The order, due to initially last for 30 days, has been welcomed by farming bodies. They recognize the need to protect bird health, particularly in the run-up to Christmas, which is a crucial time of year for many poultry producers.

So I was somewhat dismayed last weekend to hear of some friends of friends who have said they will have to keep their four hens in their bedroom.

Suburban danger

As is increasingly popular in the U.K., this couple have a few hens, I assume in their back garden, and they must now go indoors. I have no idea where these birds usually go at night or in harsh weather, but into their owners’ bedroom they now will go.

A quick call to my sister revealed that her neighbor’s hen is still out and about foraging in the garden and that it is simply put into a wire cage near the house at night – so no biosecurity there.

While large-scale farming is all too often criticized, one thing is for sure: It more often than not can access know-how and resources, something the above-mentioned owners, it would appear, cannot.

How long will the owners of the four hens put up with them in their house or apartment?

And where my sister and her neighbor are concerned, they live near a wide river with all sorts of waterfowl coming and going from and to who knows where.

Even keepers of very small numbers of hens are subject to rules and regulations, but whether they know what there rules are, or abide by them, is a different matter.

Hidden threat

And while the U.K.’s veterinary authorities have said they will step up disease surveillance for avian influenza, it is doubtful they have the resources, or the information, to check on every pet chicken in the land.
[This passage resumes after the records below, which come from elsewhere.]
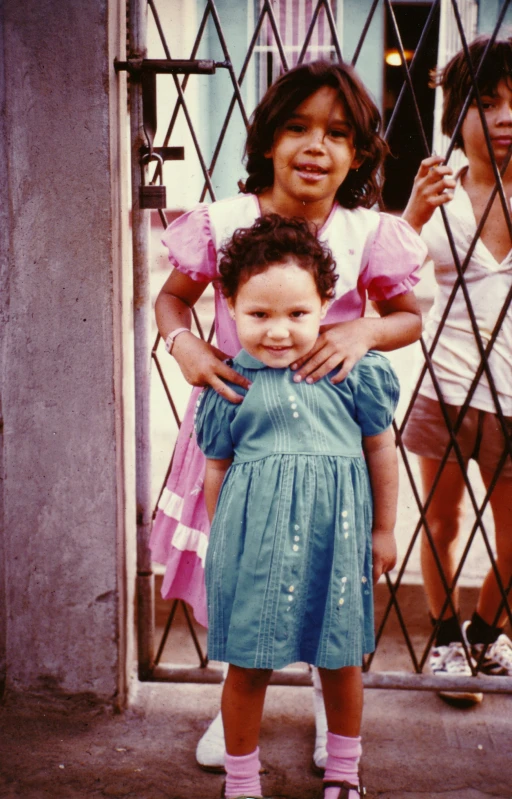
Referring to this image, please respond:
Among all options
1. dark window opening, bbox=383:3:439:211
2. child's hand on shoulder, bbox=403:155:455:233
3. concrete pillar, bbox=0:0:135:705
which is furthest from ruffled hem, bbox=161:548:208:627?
dark window opening, bbox=383:3:439:211

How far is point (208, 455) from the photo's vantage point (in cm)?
177

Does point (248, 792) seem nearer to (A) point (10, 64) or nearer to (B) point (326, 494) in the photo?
(B) point (326, 494)

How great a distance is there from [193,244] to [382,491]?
740 millimetres

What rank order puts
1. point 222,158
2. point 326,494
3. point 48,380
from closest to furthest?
point 326,494 < point 48,380 < point 222,158

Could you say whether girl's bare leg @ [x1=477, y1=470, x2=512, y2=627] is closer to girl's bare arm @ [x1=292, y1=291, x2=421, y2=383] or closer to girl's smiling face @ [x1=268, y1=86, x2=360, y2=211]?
girl's bare arm @ [x1=292, y1=291, x2=421, y2=383]

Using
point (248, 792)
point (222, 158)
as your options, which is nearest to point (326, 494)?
point (248, 792)

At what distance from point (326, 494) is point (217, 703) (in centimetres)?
113

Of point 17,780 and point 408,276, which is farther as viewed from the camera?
point 17,780

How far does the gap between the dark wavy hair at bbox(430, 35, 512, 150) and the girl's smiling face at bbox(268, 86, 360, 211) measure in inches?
25.7

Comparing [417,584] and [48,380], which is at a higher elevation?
[48,380]

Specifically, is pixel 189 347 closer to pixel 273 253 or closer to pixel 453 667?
Answer: pixel 273 253

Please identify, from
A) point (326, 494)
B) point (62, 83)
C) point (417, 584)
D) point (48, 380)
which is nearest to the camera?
point (326, 494)

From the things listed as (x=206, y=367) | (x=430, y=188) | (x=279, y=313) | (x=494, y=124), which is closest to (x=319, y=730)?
(x=206, y=367)

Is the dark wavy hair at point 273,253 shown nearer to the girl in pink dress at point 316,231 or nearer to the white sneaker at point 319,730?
the girl in pink dress at point 316,231
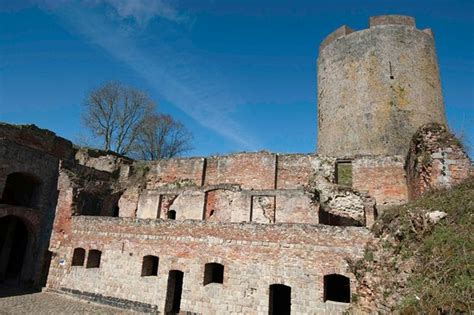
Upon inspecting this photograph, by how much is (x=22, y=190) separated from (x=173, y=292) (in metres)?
10.8

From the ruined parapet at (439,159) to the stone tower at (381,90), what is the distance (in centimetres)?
683

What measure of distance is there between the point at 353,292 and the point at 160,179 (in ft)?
48.2

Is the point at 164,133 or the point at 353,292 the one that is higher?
the point at 164,133

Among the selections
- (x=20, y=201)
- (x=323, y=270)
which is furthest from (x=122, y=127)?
(x=323, y=270)

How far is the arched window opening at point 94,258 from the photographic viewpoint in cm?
1458

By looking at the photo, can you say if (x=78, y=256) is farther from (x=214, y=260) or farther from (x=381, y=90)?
(x=381, y=90)

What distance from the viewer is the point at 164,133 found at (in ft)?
107

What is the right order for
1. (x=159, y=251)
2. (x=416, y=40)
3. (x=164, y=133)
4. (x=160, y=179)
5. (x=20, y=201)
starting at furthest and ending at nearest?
(x=164, y=133)
(x=160, y=179)
(x=416, y=40)
(x=20, y=201)
(x=159, y=251)

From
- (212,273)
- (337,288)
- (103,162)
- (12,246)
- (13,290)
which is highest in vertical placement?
(103,162)

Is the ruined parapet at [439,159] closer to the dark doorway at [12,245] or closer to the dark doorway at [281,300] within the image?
the dark doorway at [281,300]

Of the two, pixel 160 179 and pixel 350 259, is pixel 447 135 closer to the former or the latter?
pixel 350 259

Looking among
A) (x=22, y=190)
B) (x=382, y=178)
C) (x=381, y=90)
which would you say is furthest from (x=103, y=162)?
(x=381, y=90)

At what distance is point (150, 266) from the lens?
13453 millimetres

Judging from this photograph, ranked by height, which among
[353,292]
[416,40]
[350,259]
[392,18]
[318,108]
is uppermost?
[392,18]
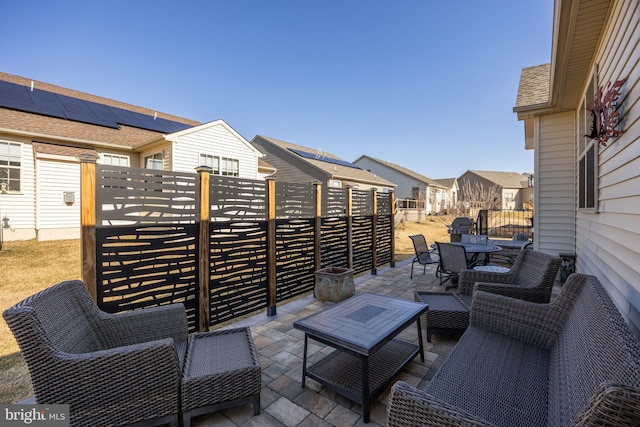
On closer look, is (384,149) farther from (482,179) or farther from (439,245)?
(439,245)

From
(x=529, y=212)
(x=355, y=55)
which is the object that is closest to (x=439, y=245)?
(x=355, y=55)

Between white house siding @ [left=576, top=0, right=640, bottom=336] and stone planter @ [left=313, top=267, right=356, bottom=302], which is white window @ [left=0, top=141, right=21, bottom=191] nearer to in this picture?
stone planter @ [left=313, top=267, right=356, bottom=302]

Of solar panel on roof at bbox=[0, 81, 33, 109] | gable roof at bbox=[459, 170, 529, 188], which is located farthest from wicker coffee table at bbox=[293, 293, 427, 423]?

Keeping a few chickens in the back garden may be very nice, but how responsible it really is raises questions.

We all know diseases can have a devastating impact, not only where the birds themselves are concerned, but also in terms of business survival. And let us not forget that, in the end, the consumer pays a higher price too, when new sources have to be found.

Every poultry owner needs to play their part to stop migratory birds from infecting farmed birds, and if you can’t do that, for whatever reason, perhaps you should not own hens, no matter how nice it may be to collect a few eggs from the garden.